> THE PROBLEM: Please tally the lines in the items below that contain the word "distance", counting only matches in that exact case, and reply with the number alone.
··· DATASET
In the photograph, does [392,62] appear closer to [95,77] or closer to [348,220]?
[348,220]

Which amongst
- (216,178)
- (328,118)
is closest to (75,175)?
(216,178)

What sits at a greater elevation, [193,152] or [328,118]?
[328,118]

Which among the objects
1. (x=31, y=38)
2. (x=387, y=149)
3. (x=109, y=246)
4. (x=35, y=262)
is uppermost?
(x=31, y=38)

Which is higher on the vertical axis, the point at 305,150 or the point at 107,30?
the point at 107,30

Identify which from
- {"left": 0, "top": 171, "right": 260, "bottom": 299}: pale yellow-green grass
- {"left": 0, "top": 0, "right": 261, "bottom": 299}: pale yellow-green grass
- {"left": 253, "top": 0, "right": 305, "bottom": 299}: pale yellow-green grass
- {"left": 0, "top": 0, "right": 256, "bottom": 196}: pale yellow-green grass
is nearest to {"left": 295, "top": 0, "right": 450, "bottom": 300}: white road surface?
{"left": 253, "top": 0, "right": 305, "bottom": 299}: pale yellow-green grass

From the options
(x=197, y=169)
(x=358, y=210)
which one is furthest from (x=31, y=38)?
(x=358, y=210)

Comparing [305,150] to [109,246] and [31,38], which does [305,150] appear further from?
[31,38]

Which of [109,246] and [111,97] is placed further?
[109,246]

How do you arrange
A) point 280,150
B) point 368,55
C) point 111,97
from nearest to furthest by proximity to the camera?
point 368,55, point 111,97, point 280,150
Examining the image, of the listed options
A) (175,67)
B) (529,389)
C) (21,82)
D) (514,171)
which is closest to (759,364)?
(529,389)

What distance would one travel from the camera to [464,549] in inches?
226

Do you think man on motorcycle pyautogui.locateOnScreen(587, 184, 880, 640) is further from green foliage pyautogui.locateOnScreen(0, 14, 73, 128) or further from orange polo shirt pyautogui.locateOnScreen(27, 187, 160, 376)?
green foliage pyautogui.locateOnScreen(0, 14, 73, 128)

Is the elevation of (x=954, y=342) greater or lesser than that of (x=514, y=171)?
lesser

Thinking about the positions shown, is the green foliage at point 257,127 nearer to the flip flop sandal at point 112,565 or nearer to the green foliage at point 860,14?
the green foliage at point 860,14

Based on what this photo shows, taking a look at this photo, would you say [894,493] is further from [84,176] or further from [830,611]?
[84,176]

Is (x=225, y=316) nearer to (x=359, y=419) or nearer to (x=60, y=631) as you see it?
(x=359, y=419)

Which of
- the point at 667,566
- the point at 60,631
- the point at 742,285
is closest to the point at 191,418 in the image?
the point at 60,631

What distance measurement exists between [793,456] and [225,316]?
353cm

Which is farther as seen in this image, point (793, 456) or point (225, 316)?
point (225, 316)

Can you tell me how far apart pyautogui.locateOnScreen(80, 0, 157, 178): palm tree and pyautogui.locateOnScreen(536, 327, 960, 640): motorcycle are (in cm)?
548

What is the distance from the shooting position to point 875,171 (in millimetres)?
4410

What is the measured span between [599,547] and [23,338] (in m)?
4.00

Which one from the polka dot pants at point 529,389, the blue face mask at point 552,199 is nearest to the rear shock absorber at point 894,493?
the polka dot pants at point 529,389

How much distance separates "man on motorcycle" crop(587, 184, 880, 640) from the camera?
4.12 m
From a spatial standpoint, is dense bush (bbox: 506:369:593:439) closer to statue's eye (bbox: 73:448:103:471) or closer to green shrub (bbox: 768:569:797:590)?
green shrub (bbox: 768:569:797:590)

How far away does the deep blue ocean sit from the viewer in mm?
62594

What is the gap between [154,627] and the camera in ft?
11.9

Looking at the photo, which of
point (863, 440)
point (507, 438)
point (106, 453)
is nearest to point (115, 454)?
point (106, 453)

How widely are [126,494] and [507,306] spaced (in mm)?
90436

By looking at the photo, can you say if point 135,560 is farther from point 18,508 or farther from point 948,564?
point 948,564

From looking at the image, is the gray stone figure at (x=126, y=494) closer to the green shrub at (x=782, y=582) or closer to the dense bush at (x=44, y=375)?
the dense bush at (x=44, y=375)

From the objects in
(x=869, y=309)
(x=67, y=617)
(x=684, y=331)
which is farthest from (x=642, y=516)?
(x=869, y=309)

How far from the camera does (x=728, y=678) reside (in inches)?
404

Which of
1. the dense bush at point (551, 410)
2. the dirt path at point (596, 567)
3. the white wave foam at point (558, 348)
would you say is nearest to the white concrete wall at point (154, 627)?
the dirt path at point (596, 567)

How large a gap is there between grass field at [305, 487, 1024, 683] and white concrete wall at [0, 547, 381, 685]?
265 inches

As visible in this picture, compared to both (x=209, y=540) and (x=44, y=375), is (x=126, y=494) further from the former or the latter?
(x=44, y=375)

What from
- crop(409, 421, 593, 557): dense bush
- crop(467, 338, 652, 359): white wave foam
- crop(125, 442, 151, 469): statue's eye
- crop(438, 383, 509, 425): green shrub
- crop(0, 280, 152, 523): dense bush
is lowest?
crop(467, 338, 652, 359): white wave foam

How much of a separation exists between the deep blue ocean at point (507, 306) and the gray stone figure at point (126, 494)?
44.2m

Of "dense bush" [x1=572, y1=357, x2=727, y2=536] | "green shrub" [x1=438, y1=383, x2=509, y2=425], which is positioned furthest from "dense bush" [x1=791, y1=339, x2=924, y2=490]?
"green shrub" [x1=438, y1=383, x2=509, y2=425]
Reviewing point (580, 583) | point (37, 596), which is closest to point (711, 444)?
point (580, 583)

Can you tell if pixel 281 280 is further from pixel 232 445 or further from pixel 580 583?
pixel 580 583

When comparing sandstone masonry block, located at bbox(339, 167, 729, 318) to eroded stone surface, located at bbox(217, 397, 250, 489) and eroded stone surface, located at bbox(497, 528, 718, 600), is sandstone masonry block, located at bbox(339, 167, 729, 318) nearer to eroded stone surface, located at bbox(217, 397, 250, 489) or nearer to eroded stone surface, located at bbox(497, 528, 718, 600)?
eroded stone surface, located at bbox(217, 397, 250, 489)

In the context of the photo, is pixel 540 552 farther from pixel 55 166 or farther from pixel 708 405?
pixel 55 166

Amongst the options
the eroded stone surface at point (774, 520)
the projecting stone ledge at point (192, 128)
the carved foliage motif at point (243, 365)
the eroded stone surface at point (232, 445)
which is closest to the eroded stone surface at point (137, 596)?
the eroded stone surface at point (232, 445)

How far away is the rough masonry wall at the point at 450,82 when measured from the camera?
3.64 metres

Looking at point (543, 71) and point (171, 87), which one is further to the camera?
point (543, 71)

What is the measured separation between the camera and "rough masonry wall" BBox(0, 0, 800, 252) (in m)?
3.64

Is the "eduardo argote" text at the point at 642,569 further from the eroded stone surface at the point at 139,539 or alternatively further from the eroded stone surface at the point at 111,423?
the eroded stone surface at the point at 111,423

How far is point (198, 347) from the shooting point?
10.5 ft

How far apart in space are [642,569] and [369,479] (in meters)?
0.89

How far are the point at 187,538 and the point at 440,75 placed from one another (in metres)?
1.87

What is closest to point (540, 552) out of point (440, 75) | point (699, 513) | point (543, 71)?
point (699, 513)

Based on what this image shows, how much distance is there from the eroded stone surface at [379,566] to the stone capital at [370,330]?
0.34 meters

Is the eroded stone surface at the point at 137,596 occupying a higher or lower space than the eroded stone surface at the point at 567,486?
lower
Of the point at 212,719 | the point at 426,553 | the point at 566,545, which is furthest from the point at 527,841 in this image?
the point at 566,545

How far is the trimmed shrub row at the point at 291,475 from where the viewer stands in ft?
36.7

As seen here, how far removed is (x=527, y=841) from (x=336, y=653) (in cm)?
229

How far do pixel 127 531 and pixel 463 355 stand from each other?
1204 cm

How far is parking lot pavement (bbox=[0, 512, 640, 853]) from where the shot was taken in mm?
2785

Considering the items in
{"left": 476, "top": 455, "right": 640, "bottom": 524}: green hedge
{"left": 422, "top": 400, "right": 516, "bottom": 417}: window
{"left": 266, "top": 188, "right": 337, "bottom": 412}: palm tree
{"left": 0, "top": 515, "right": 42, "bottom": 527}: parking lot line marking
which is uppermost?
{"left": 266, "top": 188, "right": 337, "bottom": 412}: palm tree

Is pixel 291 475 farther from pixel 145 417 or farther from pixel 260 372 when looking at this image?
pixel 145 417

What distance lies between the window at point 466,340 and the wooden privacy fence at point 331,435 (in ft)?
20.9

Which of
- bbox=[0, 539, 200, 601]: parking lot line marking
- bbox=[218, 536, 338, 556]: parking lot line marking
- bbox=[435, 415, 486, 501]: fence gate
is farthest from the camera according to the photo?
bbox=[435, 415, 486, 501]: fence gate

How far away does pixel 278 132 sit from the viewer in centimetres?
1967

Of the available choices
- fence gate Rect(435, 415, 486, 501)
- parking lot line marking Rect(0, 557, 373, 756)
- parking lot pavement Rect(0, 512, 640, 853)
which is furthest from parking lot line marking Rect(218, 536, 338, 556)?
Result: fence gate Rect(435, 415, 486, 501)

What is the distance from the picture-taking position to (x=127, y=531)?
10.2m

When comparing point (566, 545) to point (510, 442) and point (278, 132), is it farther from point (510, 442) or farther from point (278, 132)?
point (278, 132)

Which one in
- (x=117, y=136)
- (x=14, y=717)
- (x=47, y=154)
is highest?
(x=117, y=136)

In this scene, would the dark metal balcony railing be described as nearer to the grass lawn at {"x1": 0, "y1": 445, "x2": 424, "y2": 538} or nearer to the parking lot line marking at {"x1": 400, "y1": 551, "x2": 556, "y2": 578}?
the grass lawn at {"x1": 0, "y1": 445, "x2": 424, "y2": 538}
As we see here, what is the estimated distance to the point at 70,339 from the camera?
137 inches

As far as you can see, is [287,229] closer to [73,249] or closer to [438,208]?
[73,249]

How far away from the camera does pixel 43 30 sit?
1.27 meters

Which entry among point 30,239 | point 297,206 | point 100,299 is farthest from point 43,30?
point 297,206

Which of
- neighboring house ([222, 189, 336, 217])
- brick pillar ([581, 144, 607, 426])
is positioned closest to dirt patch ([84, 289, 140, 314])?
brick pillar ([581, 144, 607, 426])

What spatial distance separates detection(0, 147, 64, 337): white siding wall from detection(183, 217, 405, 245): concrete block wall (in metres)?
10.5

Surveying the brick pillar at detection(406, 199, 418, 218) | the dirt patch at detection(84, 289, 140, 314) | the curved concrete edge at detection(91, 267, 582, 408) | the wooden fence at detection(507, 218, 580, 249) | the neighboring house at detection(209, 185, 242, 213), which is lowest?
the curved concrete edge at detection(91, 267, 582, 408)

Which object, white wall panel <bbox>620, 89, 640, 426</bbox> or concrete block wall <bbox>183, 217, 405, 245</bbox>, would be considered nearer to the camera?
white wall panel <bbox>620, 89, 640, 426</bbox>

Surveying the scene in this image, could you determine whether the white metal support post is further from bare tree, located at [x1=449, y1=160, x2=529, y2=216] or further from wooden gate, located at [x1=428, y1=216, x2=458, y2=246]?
······
> EXERCISE ANSWER: 9